By Scottsdale Research Institute | Rose Law Group Reporter
A 3-judge panel of the U.S. Court of Appeals for the Ninth Circuit will be live streaming oral argument this Thursday in Sisley v. DEA, No. 20-71433, a case with momentous implications for federal marijuana policy.
Despite widespread state acceptance of its medical utility, DEA continues to insist marijuana has “no currently accepted medical use in treatment in the United States” and must therefore remain in schedule I. Under DEA’s fivepart test for assessing currently accepted medical use, state acceptance—no matter how widespread—is categorically irrelevant. On Thursday, the Court will hear from a group of scientists and veterans who argue that state-blind standard is contrary to law and common sense.
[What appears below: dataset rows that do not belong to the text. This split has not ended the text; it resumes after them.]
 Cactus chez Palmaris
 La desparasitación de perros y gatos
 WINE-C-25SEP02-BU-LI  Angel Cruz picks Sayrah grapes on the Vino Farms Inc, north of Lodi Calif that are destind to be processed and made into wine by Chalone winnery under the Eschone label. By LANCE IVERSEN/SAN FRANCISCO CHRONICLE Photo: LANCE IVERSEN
The petitioners also challenge DEA’s backup argument that even if marijuana did have a currently accepted medical use, the agency would still have to place it in schedules I or II to fulfill its duty under another provision of the Controlled Substances Act, 21 U.S.C. § 811(d)(1), to place substances in the schedule the agency “deems most appropriate to carry out” certain U.S. treaty obligations. Petitioners argue that provision is “an unconstitutional delegation of legislative authority” that “violates core separation of powers principles” by outsourcing the creation of domestic criminal law to international organizations that are in no way accountable to the American people.
Petitioner, Dr. Suzanne Sisley, is an Arizona-based physician and President of Scottsdale Research Institute (SRI). A pioneer in the field of medical marijuana science, Dr. Sisley has fought tirelessly to conduct clinical research on dispensary-quality marijuana’s potential to help veterans and law enforcement officers suffering with treatment-resistant PTSD. Marijuana’s schedule I classification has impeded her efforts to conduct this important research. Scottsdale Research Institute 5436 E Tapekim Rd, Cave Creek AZ 85331 USA Phone: +1 (480) 326-6023
The veteran petitioners served this country and are entitled to medical care from the Department of Veterans Affairs. But because marijuana is a schedule I drug, they must seek—and pay out-of-pocket for—medical advice outside the VA system. The VA also continues to cite marijuana’s schedule I status when refusing to facilitate veteran participation in state-approved marijuana programs.
This is not the first time SRI and Dr. Sisley have squared off against the DEA in federal court. Dr. Sisley’s 2019 mandamus action in the U.S. Court of Appeals for the D.C. Circuit resulted in DEA finally agreeing to revise its regulations and begin processing dozens of applications to cultivate marijuana for research that had been languishing before the agency for years without explanation.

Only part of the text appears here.